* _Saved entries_
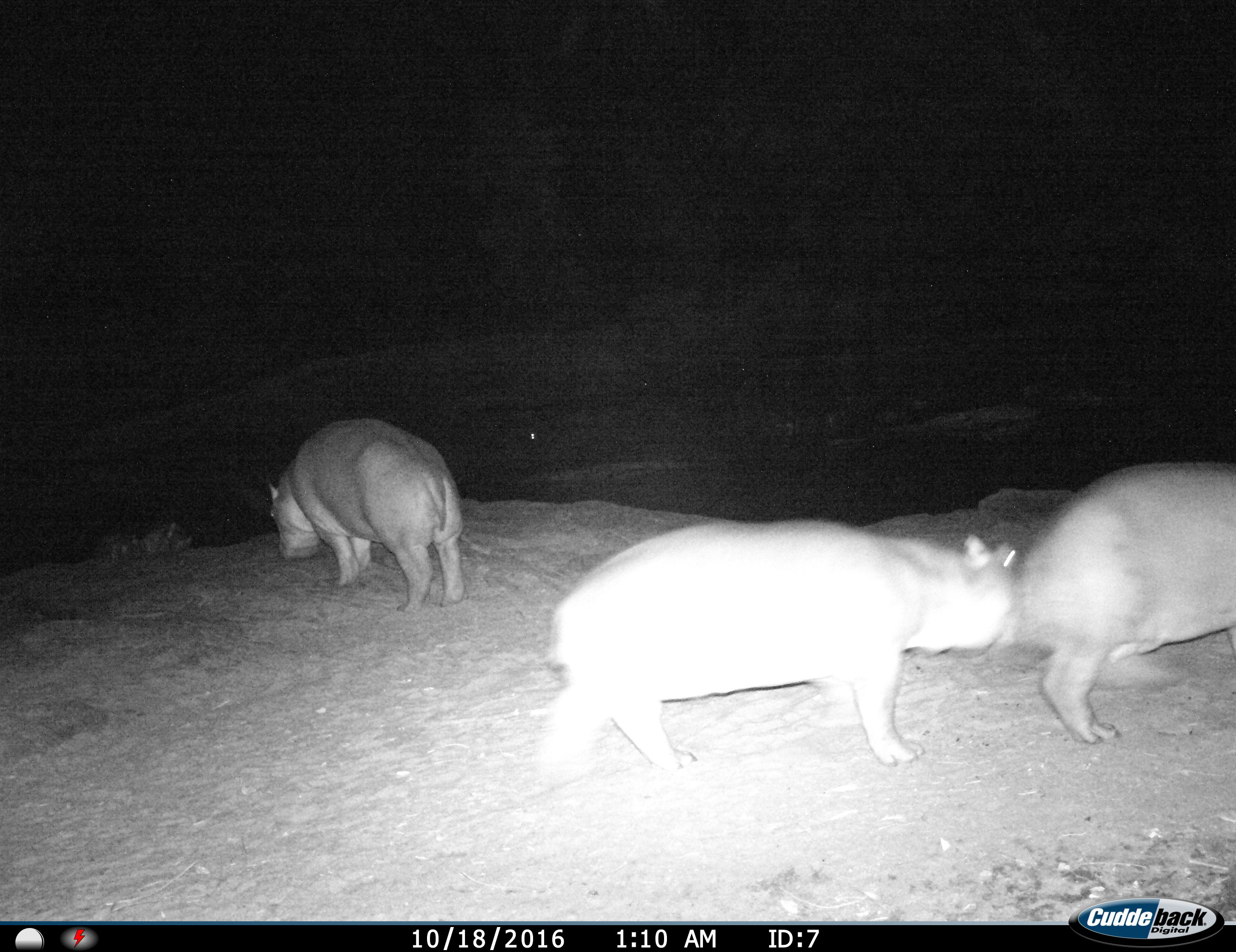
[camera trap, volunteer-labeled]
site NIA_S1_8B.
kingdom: Animalia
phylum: Chordata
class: Mammalia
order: Artiodactyla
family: Hippopotamidae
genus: Hippopotamus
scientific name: Hippopotamus amphibius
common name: hippopotamus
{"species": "hippopotamus (Hippopotamus amphibius)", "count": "3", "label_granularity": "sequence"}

* _Work order_
Write the data above out again exactly, minus its pictures.

* _Output_
[camera trap, volunteer-labeled]
site NIA_S1_8B.
kingdom: Animalia
phylum: Chordata
class: Mammalia
order: Artiodactyla
family: Hippopotamidae
genus: Hippopotamus
scientific name: Hippopotamus amphibius
common name: hippopotamus
{"species": "hippopotamus (Hippopotamus amphibius)", "count": "3", "label_granularity": "sequence"}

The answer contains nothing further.